■ YOUR TASK ■
Can you set down the listing below line for line, without changing a word, and leave out the pictures?

■ EXERCISE MATERIALS ■

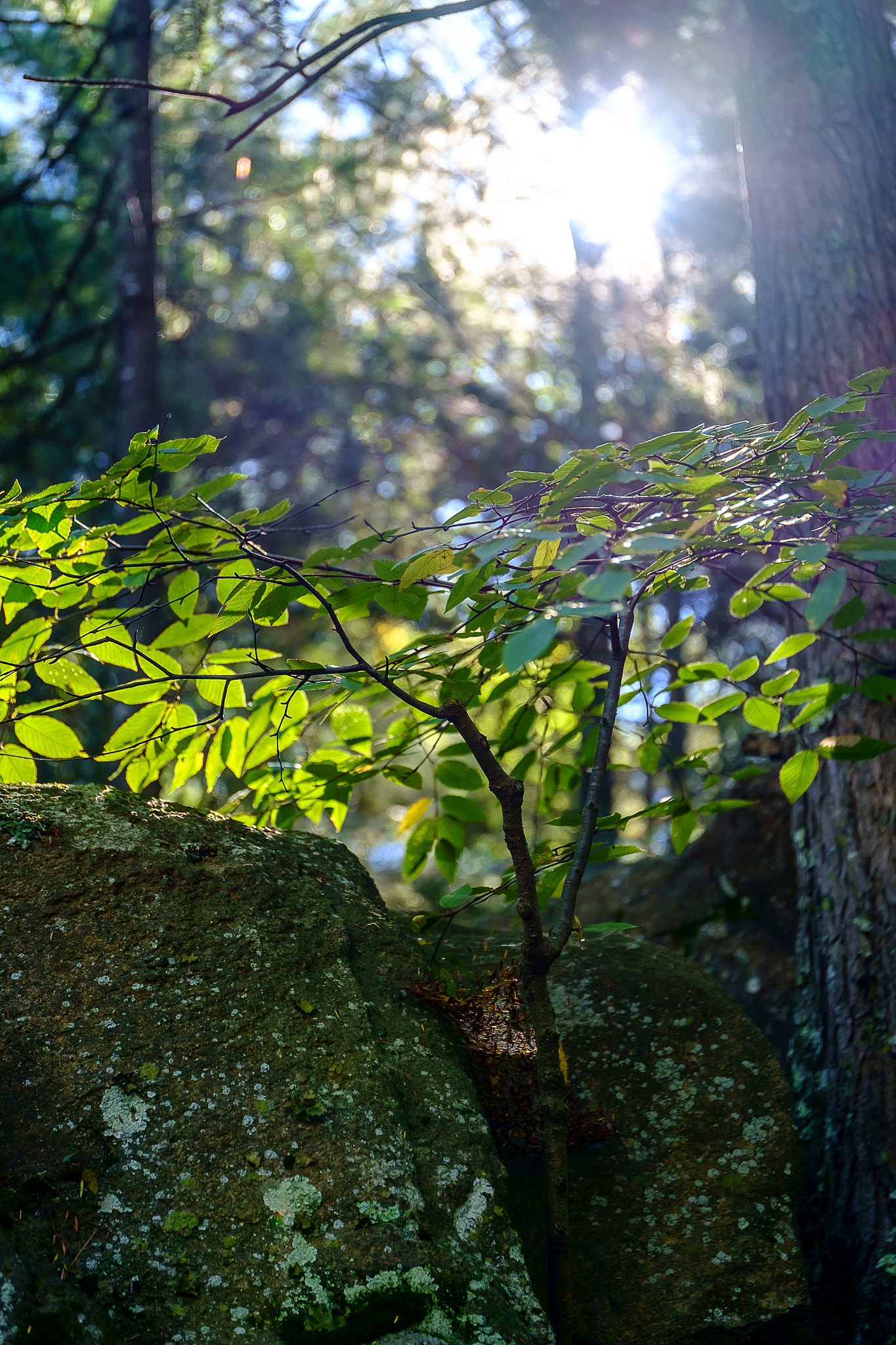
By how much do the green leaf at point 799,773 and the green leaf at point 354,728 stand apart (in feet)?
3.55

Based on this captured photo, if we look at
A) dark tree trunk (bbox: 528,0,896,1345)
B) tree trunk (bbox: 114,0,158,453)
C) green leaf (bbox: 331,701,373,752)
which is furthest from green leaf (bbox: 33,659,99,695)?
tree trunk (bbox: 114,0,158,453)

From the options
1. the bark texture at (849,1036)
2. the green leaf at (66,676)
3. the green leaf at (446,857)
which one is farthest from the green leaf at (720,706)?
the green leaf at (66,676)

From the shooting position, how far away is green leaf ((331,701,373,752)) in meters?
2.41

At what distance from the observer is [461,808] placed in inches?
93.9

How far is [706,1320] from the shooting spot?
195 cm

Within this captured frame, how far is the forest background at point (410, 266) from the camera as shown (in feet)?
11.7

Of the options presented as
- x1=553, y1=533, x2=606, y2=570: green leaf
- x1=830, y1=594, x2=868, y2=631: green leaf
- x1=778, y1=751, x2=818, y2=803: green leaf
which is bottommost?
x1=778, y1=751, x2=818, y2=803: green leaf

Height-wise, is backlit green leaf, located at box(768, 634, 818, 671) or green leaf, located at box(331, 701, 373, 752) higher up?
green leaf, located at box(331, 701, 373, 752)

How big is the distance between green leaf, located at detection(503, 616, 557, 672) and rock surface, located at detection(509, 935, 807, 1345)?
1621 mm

■ WRITTEN ANSWER ■
By how much do the green leaf at point 799,773 and the green leaf at point 354,728 stand apart (in feet)?
3.55

Based on this captured photo, if we look at
A) dark tree trunk (bbox: 528,0,896,1345)
B) tree trunk (bbox: 114,0,158,453)
C) green leaf (bbox: 331,701,373,752)
which is furthest from green leaf (bbox: 33,659,99,695)?
tree trunk (bbox: 114,0,158,453)

From the options
1. the bark texture at (849,1036)
2. the green leaf at (66,676)
3. the green leaf at (446,857)
which one is farthest from the green leaf at (720,706)?
the green leaf at (66,676)

From the shooting position, how far away is green leaf ((331,701,373,752)) in meters?
2.41

At what distance from the observer is [461,808] placed in inches?
93.9

How far is [706,1320] from the shooting spot?
195 cm

Within this captured frame, how far is the forest background at point (410, 266) from the camera as shown (in feet)?
11.7

Of the options presented as
- x1=553, y1=533, x2=606, y2=570: green leaf
- x1=830, y1=594, x2=868, y2=631: green leaf
- x1=778, y1=751, x2=818, y2=803: green leaf
which is bottommost?
x1=778, y1=751, x2=818, y2=803: green leaf

Height-wise, is backlit green leaf, located at box(768, 634, 818, 671) or green leaf, located at box(331, 701, 373, 752) higher up?
green leaf, located at box(331, 701, 373, 752)

How big is the distance between green leaf, located at detection(503, 616, 557, 672) and rock surface, located at detection(509, 935, 807, 1345)?
1621 mm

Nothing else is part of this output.